Start of RECORDS FOR PROCESSING

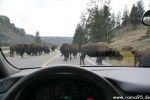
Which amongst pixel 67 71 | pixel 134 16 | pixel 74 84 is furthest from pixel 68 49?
pixel 67 71

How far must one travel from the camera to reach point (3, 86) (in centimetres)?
359

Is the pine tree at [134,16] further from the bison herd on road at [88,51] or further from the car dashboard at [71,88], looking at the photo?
the car dashboard at [71,88]

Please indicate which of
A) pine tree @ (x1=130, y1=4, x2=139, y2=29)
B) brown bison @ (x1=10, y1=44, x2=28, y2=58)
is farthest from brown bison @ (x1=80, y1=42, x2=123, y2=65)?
brown bison @ (x1=10, y1=44, x2=28, y2=58)

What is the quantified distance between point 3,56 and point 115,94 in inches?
81.7

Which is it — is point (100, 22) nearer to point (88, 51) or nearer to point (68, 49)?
point (88, 51)

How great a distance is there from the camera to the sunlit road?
4.86m

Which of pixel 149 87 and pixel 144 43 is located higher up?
pixel 144 43

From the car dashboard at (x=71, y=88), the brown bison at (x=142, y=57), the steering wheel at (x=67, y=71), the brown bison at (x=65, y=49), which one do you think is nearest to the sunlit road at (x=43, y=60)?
the brown bison at (x=65, y=49)

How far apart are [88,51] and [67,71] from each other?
2230mm

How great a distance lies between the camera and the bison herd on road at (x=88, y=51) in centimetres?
483

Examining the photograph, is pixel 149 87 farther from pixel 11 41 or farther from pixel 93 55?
pixel 11 41

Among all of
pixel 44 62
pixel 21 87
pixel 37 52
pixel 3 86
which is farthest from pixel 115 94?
pixel 37 52

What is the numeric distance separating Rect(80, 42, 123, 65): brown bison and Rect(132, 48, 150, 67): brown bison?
0.74 ft

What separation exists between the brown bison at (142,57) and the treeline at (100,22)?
39 centimetres
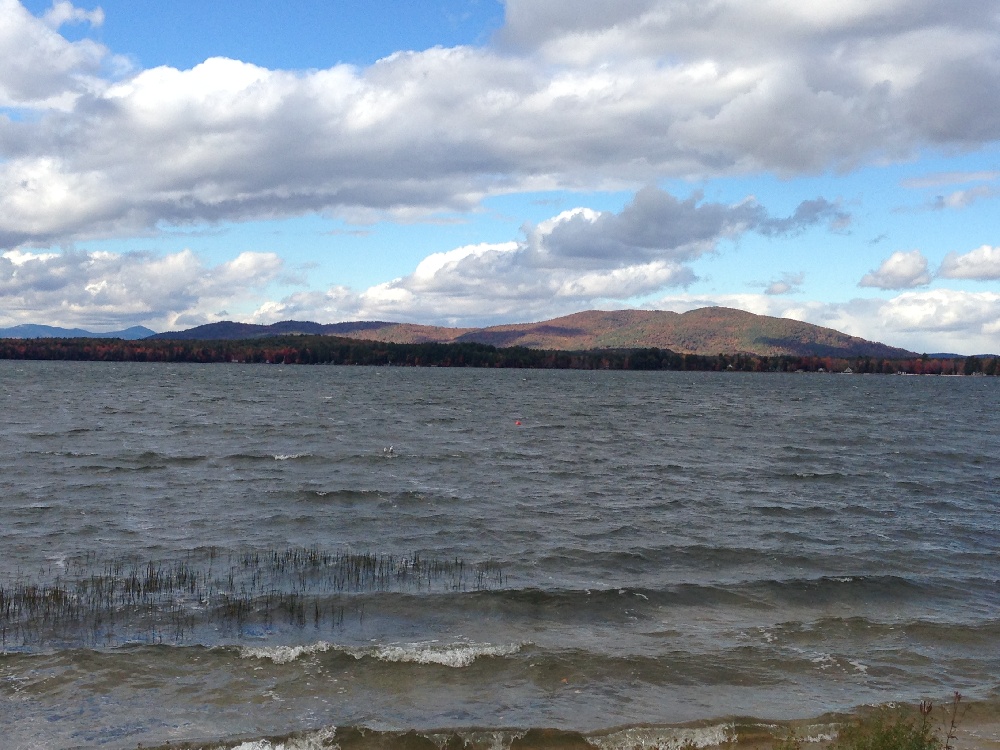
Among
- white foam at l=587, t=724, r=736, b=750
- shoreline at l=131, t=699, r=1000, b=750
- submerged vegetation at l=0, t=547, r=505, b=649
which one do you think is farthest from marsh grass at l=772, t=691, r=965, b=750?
submerged vegetation at l=0, t=547, r=505, b=649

End of RECORDS FOR PROCESSING

Drop the pictures, then write out only the lines running from the one containing "What is the quantified" through the last line above, both included, exactly.

What is the quantified distance between point 3,56 and point 115,94 in inches?
81.7

Which is it — is point (100, 22) nearer to point (88, 51) or nearer to point (68, 49)?
point (88, 51)

How great a distance is there from the camera to the sunlit road?
4.86m

Which of pixel 149 87 and pixel 144 43 is located higher up?
pixel 144 43

From the car dashboard at (x=71, y=88), the brown bison at (x=142, y=57), the steering wheel at (x=67, y=71), the brown bison at (x=65, y=49), which one do you think is nearest to the sunlit road at (x=43, y=60)?
the brown bison at (x=65, y=49)

How far apart are [88,51] and [67,71] from each other?
2230mm

How great a distance lies between the camera and the bison herd on road at (x=88, y=51) in centimetres?
483

Examining the photograph, is pixel 149 87 farther from pixel 11 41 or farther from pixel 93 55?
pixel 11 41

Among all of
pixel 44 62
pixel 21 87
pixel 37 52
pixel 3 86
which is farthest from pixel 115 94?
pixel 37 52

What is the numeric distance separating Rect(80, 42, 123, 65): brown bison and Rect(132, 48, 150, 67): brown bison?
0.74 ft

What separation exists between the brown bison at (142,57) and the treeline at (100,22)?
39 centimetres
Among
- white foam at l=587, t=724, r=736, b=750
- shoreline at l=131, t=699, r=1000, b=750
- submerged vegetation at l=0, t=547, r=505, b=649
which one do you think is farthest from marsh grass at l=772, t=691, r=965, b=750?
submerged vegetation at l=0, t=547, r=505, b=649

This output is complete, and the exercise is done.